SELECTED PASSAGE:

---

Merrill Lynch Faces Threat Beyond Spitzer: Investor Lawsuits By David E. Rovella
New York, May 15 (Bloomberg) -- Merrill Lynch & Co. faces 28 shareholder lawsuits stemming from information New York Attorney General Eliot Spitzer obtained in investigating whether the world's largest securities firm misled investors with biased stock research.
Investors sued to recover losses after the collapse of inflated shares of Internet Capital Group Inc., Aether Systems Inc., Excite@Home Inc., now a unit of At Home Corp., and IPET Holdings Inc., formerly pets.com Inc., court records show.
Merrill may face damage claims of $4 billion, based on its clients' buying and selling volume of such Internet stocks and on its settlement of a similar analyst suit last July for 80 percent of damages sought, said Brad Hintz, a research analyst with Sanford C. Bernstein & Co. That's a fraction of the $118 billion in lost market value suffered by seven Internet stocks Spitzer is examining, he said.
``The New York attorney general has opened a Pandora's box of class action lawsuits and provided plaintiffs' counsel all the information needed to make their cases,'' Hintz said.
Spitzer said analysts gave favorable ratings to companies that their firms were wooing as investment banking clients.
Merrill is working to forge a settlement with Spitzer that may include a fine, increased disclosure of research and investment banking ties and the appointment of an independent board to monitor its 800 stock analysts.
Merrill Lynch spokesman William Halldin declined to comment for this article. Merrill Lynch is a passive, minority investor in Bloomberg LP, parent of Bloomberg News.
Suits Dismissed
As many as 40 percent of securities fraud suits are typically dismissed before trial, said securities law professor Joel Seligman of Washington University Law School in St. Louis. The suits against Merrill, which also name its star Internet analyst, Henry Blodget, have a better-than-average chance of success, given the e-mails and other evidence they are using from Spizter's investigation, he said.
``Cases that follow government evidence often do better,'' Seligman said.
Many investors' suits are dismissed because the allegations aren't detailed enough to satisfy the federal law under which they are brought, Seligman said. Most of those that survive are settled for less than the damages initially demanded, he said.

---

Saved data entries
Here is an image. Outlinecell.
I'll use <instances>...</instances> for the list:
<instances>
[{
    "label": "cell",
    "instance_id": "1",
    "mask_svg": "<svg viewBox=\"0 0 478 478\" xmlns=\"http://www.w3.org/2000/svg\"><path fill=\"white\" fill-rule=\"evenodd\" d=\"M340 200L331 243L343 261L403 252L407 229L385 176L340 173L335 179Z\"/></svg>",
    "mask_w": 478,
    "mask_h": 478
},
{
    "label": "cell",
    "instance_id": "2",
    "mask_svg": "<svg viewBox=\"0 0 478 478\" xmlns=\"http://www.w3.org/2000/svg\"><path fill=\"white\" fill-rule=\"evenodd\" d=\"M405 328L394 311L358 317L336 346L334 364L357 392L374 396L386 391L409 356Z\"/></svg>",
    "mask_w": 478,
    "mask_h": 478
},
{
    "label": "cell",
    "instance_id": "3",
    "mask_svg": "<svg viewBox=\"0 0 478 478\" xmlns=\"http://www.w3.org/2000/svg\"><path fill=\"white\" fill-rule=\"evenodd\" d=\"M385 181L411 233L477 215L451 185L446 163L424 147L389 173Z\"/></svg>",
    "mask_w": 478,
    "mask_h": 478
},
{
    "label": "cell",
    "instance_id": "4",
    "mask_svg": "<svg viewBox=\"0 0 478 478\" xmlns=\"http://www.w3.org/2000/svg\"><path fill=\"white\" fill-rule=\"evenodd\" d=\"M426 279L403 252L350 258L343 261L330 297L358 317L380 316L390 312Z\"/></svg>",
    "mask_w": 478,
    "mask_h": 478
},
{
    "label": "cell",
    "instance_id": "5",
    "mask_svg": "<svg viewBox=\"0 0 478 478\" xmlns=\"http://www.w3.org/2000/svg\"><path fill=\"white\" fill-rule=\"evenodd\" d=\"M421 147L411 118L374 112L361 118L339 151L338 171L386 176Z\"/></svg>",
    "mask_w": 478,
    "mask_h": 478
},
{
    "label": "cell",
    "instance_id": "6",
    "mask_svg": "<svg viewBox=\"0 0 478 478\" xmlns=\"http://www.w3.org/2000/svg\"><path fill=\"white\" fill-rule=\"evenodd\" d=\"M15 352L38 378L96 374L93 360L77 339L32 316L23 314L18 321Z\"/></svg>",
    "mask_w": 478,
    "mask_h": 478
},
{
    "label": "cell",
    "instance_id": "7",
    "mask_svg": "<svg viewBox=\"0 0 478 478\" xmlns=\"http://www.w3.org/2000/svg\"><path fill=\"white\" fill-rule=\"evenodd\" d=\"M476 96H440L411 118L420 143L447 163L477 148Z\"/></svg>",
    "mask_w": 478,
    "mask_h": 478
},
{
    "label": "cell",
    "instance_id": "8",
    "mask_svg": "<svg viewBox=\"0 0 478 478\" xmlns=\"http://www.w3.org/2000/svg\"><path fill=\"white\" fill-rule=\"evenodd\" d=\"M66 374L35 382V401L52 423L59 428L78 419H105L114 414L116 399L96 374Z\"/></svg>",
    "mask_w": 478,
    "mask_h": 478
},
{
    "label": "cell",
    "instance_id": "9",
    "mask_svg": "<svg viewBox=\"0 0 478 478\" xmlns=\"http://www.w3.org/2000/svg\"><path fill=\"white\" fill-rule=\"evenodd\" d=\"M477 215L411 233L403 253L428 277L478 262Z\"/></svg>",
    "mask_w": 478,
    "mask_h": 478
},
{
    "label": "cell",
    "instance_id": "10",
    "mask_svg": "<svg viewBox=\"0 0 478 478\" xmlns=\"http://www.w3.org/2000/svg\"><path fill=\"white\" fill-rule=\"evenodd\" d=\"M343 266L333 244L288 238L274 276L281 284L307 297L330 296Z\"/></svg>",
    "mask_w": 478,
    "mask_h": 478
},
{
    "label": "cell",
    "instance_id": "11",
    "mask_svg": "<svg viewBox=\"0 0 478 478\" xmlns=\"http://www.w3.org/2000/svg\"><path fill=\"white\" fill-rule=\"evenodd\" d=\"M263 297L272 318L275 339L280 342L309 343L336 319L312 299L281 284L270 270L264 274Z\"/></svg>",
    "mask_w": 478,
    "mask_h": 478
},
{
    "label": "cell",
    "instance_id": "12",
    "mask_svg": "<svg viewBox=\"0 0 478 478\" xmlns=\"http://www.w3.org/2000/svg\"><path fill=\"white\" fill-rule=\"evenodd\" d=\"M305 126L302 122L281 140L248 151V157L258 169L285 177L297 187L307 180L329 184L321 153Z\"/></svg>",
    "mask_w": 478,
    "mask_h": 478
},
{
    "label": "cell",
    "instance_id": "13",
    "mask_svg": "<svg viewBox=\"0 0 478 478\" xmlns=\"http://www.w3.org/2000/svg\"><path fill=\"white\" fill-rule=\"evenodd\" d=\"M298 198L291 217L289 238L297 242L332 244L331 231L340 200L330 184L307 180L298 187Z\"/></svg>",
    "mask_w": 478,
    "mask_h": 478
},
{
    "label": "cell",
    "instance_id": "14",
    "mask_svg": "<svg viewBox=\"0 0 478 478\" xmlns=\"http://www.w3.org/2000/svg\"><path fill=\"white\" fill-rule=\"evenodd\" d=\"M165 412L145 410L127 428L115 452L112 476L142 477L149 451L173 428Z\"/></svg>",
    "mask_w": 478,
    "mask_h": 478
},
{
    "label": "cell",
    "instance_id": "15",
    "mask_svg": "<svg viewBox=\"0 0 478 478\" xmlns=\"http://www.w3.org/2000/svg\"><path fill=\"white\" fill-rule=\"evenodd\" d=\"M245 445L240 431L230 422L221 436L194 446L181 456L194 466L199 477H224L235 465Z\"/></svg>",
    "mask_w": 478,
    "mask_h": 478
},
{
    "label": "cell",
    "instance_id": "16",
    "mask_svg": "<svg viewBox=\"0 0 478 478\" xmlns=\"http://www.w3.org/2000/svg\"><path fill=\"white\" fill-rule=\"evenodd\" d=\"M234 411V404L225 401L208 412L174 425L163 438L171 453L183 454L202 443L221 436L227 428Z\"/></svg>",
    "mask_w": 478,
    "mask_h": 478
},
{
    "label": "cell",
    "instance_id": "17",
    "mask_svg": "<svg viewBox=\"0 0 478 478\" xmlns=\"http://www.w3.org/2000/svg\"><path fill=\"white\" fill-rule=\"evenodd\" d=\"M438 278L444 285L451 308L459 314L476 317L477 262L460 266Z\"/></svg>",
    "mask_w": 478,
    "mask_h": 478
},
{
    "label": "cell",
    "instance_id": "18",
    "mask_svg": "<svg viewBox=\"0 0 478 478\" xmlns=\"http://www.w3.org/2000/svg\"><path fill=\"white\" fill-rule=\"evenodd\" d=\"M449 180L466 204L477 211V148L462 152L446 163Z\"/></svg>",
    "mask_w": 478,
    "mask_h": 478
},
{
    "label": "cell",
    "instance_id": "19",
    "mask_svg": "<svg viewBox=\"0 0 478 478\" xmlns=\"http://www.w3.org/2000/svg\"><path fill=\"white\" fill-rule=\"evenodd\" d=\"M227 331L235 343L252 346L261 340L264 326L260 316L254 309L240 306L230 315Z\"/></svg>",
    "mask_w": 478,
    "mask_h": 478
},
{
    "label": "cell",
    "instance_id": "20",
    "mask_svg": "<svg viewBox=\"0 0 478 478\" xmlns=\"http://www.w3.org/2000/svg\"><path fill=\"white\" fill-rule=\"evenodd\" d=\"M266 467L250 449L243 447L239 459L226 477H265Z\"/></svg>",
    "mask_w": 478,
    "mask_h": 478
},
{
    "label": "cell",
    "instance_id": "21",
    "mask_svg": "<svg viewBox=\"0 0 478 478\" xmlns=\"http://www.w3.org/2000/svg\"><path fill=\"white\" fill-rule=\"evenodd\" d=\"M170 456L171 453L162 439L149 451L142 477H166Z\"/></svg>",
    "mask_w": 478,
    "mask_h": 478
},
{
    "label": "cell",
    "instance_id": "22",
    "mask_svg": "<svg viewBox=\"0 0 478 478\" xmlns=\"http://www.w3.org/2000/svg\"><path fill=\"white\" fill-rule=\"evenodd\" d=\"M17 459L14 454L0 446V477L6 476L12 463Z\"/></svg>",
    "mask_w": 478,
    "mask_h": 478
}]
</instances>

---

EXERCISES:
[a] Summarize the Merrill Lynch article in two sentences.
[b] Duplicate the portion of the Merrill Lynch article starting at "Merrill is working" and ending at "better,'' Seligman said.".

EXERCISE RESULTS:
[a] Merrill Lynch faces 28 shareholder lawsuits that draw on information New York Attorney General Eliot Spitzer obtained while investigating whether the firm misled investors with biased stock research, and analyst Brad Hintz estimated that damage claims could reach $4 billion. Securities law professor Joel Seligman said the suits have a better-than-average chance of success because they use evidence from Spitzer's investigation, although many such suits are dismissed and most that survive are settled for less than the damages initially demanded.

[b]
Merrill is working to forge a settlement with Spitzer that may include a fine, increased disclosure of research and investment banking ties and the appointment of an independent board to monitor its 800 stock analysts.
Merrill Lynch spokesman William Halldin declined to comment for this article. Merrill Lynch is a passive, minority investor in Bloomberg LP, parent of Bloomberg News.
Suits Dismissed
As many as 40 percent of securities fraud suits are typically dismissed before trial, said securities law professor Joel Seligman of Washington University Law School in St. Louis. The suits against Merrill, which also name its star Internet analyst, Henry Blodget, have a better-than-average chance of success, given the e-mails and other evidence they are using from Spizter's investigation, he said.
``Cases that follow government evidence often do better,'' Seligman said.